Sie forschen schon seit vielen Jahren zu dem Philosophen William James, haben 2010 sogar das William James Center gegründet. Was macht diesen Philosophen so besonders?

Ludwig Wittgenstein soll über William James gesagt haben: „Das ist es, was ihn zu einem guten Philosophen macht; er war ein wahrer Mensch.“ Ich denke, Wittgenstein gibt mit dieser Aussage die richtige Antwort auf Ihre Frage. Gleichzeitig sagt Wittgenstein damit etwas Wichtiges über die Philosophie: Eine Philosophin oder ein Philosoph kann rein intellektuell beeindrucken. Dann fehlt aber etwas Essenzielles, was man nur bei Philosophinnen und Philosophen findet, die auch wahre Menschen sind – „real human beings“. Deshalb beschäftige ich mich so intensiv mit James.

Inwiefern ist James’ Philosophie noch immer aktuell? Was kann sie uns „geben“?

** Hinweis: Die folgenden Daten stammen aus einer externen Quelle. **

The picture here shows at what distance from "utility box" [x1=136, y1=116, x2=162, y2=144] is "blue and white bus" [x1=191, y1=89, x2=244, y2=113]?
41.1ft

Die heutige Philosophie ist in einer Krise. Einerseits findet man an Universitäten abstrakte Philosophie, die den Menschen nichts sagt. Andererseits gibt es popularisierte „Übersetzungen“ der akademischen Philosophie, denen aber dann die Dringlichkeit und Ernsthaftigkeit des Philosophierens fehlt. Die Menschen wollen philosophieren, nicht über die Ergebnisse der Philosophie informiert werden. James spricht philosophische Fragen an, die auch heute noch jeden beschäftigen. Er holt die Menschen ab und zieht sie mit sich in das Philosophieren hinein. Inhaltlich ist sein vielleicht wichtigster Beitrag zur Gegenwartsphilosophie, dass er nicht bei der interessanten These stehenbleibt, dass sich viele philosophische Fragen nicht rein akademisch entscheiden lassen, sondern darüber hinaus zeigt, wie sich philosophische Theorien erst durch die Erfahrung im Leben bewähren.

Aus Ihrer Forschung zu William James heraus ist ein Buch entstanden mit dem Titel „Vernunft und Temperament“ – ein großes Duo. Worum geht es?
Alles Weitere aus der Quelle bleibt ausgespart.